## PASSAGE TO READ
Ok, will use uint here.

> > Perhaps we really need to add the missing __divdi3 and __aeabi_ldivmod and the
> > ones for the other architectures, or get one from lib/math/div64.c.
> 
> No, these ones come from the compiler via libgcc_s, we must not try to
> reimplement them. And we should do our best to avoid depending on them
> to avoid the error you got above.
> 
> > Will add such new test cases to detect the above issues:
> > 
> >     CASE_TEST(gettimeofday_tv);   EXPECT_SYSZR(1, gettimeofday(&tv, NULL)); break;
> >     CASE_TEST(gettimeofday_tz);   EXPECT_SYSZR(1, gettimeofday(NULL, &tz)); break;
> >     CASE_TEST(gettimeofday_tv_tz);EXPECT_SYSZR(1, gettimeofday(&tv, &tz)); break;
> > 
> > May still require to add 'used' attribute to 'struct timeval tv' and 'struct
> > timeval tz' to let compiler not optimize them away.
> 
> Maybe, or turn them to volatile as well.
>

Yeah, volatile is better.

> > For the waitid syscall based waitpid INT_MIN test case, I have prepared such
> > code:
> > 
> >     #define IF_TEST(name) \
> >     	if (strcmp(test, #name) == 0)
> > 
> >     const int _errorno(const char *test)
> >     {
> >     #ifdef __NR_wait4
> >     	IF_TEST(waitpid_min); return ESRCH;
> >     #else /* __NR_waitid */
> >     	IF_TEST(waitpid_min); return EINVAL;
> >     #endif
> >     	return 0;
> >     }
> > 
> >     #define errorno(test) _errorno(#test)
> > 
> >     CASE_TEST(waitpid_min);       EXPECT_SYSER(1, waitpid(INT_MIN, &tmp, WNOHANG), -1, errorno(waitpid_min)); break;
> > 
> > Instead of simply disabling this case, the above code allows to return
> > different values for different syscalls.
> 
> I don't like this, it gets particularly complicated to follow, especially
> since it doesn't rely on the underlying syscall but on which ones are
> defined, and supposes that the underlying implementation will use exactly
> these ones. Do not forget that we're not trying to verify that the tests
> provoke a specific syscall return, but that our syscall implementation
> returns the errno the application expects. If we see that one of them
> breaks, it means either that our test is wrong or undefined, or that our
> mapping of the syscall is incorrect. But in either case it indicates that
> an application relying on a specific errno would see a different value.

## EXTRACTED RECORDS
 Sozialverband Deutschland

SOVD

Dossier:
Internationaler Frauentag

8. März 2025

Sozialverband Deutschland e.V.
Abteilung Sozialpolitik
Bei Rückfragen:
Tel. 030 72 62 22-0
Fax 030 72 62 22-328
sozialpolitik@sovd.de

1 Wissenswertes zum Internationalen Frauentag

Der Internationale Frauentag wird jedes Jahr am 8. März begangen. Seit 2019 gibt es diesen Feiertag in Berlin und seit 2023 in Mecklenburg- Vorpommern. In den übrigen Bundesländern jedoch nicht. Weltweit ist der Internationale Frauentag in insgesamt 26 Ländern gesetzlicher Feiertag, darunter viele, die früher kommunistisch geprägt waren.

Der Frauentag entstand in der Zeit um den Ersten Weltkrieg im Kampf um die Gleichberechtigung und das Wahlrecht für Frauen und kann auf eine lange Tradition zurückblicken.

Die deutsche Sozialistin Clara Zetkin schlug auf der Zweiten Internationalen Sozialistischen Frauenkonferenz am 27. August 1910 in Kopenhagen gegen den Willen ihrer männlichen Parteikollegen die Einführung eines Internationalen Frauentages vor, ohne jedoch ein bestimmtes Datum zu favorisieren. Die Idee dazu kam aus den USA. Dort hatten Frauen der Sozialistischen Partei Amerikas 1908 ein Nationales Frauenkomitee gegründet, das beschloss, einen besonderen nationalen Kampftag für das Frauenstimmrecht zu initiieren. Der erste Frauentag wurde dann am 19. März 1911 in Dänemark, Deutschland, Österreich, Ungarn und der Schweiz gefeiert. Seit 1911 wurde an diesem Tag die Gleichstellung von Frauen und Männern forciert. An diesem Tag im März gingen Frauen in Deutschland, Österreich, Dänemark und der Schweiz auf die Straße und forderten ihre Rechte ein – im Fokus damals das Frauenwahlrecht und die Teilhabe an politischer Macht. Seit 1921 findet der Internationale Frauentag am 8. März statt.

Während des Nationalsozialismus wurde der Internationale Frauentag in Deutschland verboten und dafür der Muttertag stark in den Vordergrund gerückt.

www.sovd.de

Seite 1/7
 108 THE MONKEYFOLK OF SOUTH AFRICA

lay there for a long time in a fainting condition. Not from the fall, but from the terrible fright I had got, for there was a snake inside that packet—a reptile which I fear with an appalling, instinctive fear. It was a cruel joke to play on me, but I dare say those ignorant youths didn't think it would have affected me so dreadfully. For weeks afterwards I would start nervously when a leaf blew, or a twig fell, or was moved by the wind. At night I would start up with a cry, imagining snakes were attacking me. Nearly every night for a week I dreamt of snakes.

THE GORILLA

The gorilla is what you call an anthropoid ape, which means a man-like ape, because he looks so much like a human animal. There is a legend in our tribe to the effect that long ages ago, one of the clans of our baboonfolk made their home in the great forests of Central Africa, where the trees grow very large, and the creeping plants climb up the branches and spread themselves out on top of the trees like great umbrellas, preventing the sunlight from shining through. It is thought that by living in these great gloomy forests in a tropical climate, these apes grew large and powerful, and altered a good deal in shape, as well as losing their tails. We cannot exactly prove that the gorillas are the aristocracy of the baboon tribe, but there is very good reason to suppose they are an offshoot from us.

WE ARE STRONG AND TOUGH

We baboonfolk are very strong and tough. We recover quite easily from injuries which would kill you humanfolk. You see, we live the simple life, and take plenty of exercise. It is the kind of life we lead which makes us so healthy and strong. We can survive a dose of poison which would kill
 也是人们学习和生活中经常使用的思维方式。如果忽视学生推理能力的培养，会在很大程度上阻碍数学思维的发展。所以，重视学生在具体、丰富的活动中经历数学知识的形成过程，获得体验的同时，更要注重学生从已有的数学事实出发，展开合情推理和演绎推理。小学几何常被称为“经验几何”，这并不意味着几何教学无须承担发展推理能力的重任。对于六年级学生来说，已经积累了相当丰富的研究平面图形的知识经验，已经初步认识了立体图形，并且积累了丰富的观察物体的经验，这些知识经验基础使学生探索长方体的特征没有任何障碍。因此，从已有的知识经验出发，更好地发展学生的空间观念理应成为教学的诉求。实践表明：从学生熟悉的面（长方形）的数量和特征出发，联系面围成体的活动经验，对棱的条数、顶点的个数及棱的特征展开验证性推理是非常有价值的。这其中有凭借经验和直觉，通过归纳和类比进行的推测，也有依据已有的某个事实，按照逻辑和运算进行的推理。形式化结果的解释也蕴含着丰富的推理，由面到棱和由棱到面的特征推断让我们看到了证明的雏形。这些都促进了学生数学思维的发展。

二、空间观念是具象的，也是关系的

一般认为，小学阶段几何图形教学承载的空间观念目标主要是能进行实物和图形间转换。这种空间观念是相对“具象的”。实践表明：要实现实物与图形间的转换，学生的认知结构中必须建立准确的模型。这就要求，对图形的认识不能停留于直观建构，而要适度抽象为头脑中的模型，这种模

## WHAT IS EXPECTED
Repeat, word for word, the stretch of the syscall test discussion from "Yeah, volatile is" through "#name) == 0)".

## ANSWER SECTION
Yeah, volatile is better.

> > For the waitid syscall based waitpid INT_MIN test case, I have prepared such
> > code:
> > 
> >     #define IF_TEST(name) \
> >     	if (strcmp(test, #name) == 0)